OXfarm ranks climate change as one of the obstacles to the economic empowerment of African women. In its report, "Time to care", presented on January 21, 2020 at the World Economic Forum in Davos, the international organisation, which campaigns against social inequality and poverty, believes that global warming could worsen the global care crisis. Women and girls living in dry lands will have to travel even longer distances to fetch water.
OXfarm highlights the distressing relationship between African women and climate degradation. This is one of the sections of its report entitled “Time to care”, presented on the 21st of January 2020 to world leaders at the World Economic Forum in Davos, Switzerland.
The report shows that 42% of women of working age worldwide do not do so because of their family duties. They are responsible for all care, compared to only 6% of men. This includes childcare and household chores. In Africa the situation is even worse, because “the 22 richest men in the world have more wealth than all the women on the continent”.

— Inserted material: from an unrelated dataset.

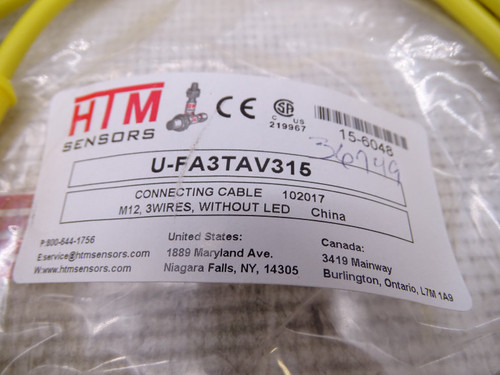 HTM SENSORS U-FA3TAV315 CABLE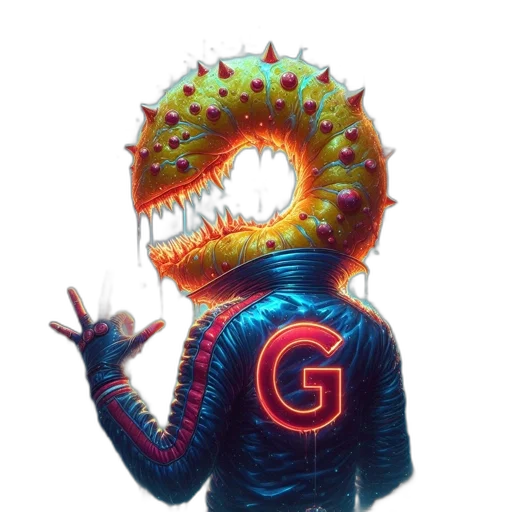 jacket, creature, robot, mask transparent PNG cut-out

Africa is the part of the world where the effects of climate change are expected to be the most devastating. The relentless consequence: more suffering for women is to be expected. “Climate change could worsen the global care crisis: by 2025, up to 2.4 billion people will live in areas without adequate water, and women and girls will have to travel even longer distances to fetch it,” the report says.

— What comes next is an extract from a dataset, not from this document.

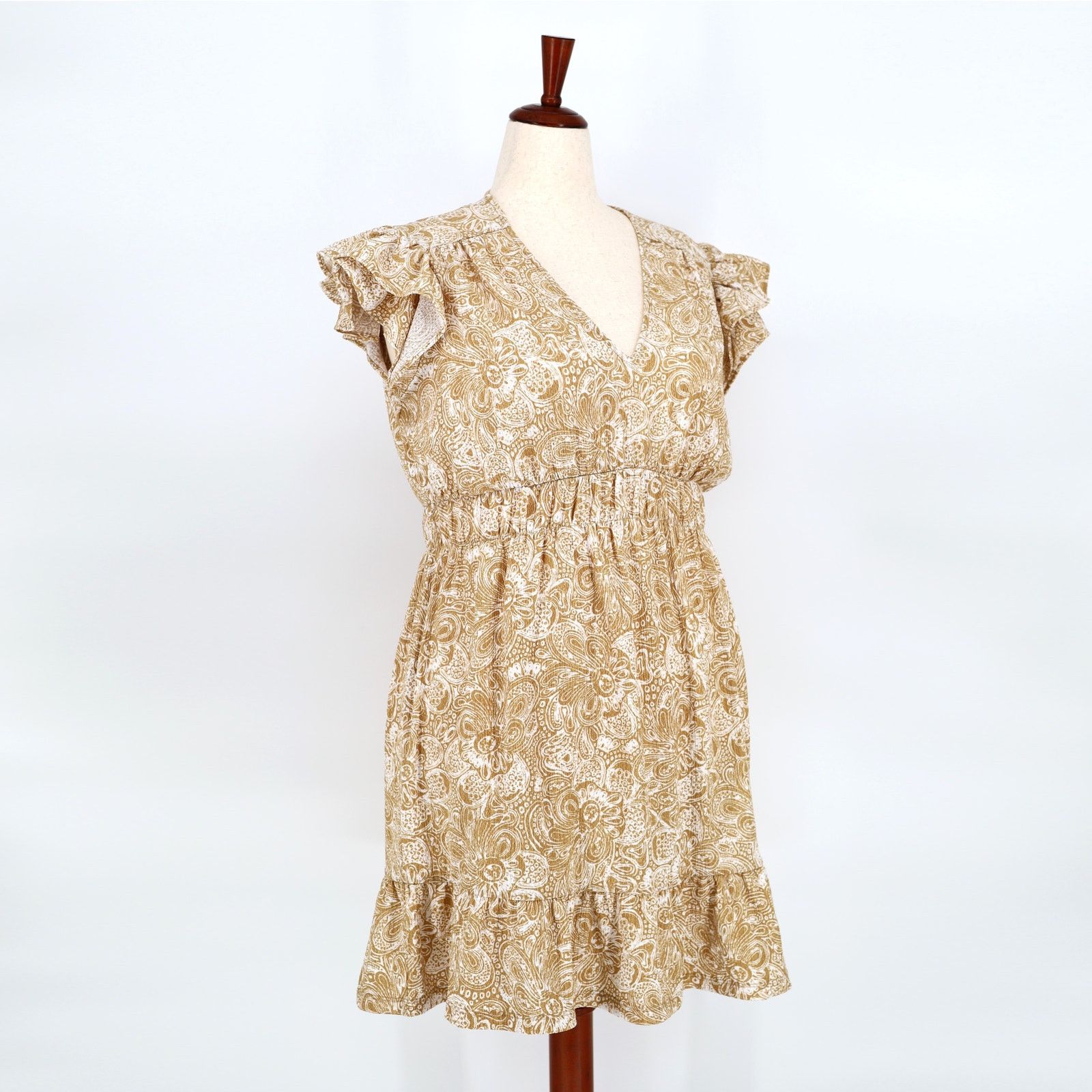 Michael Kors Michael Kors Women Paisley Boho Ruffle Mini Dress Size L Size L / US 10 / IT 46 - 2 Thumbnail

To address this situation, governments should allocate significant funding for essential public services and infrastructure that could help reduce poverty and social inequalities for women and girls. OXfarm proposes, for example, to invest in water and sanitation, electricity, childcare and health care. The organisation notes that access to an improved water source could save women in some parts of Zimbabwe up to four hours a day or two months a year.
Oxfam International is a confederation of twenty like-minded independent organisations that act “against injustice and poverty”. They work together and in collaboration with local partners in about 100 countries.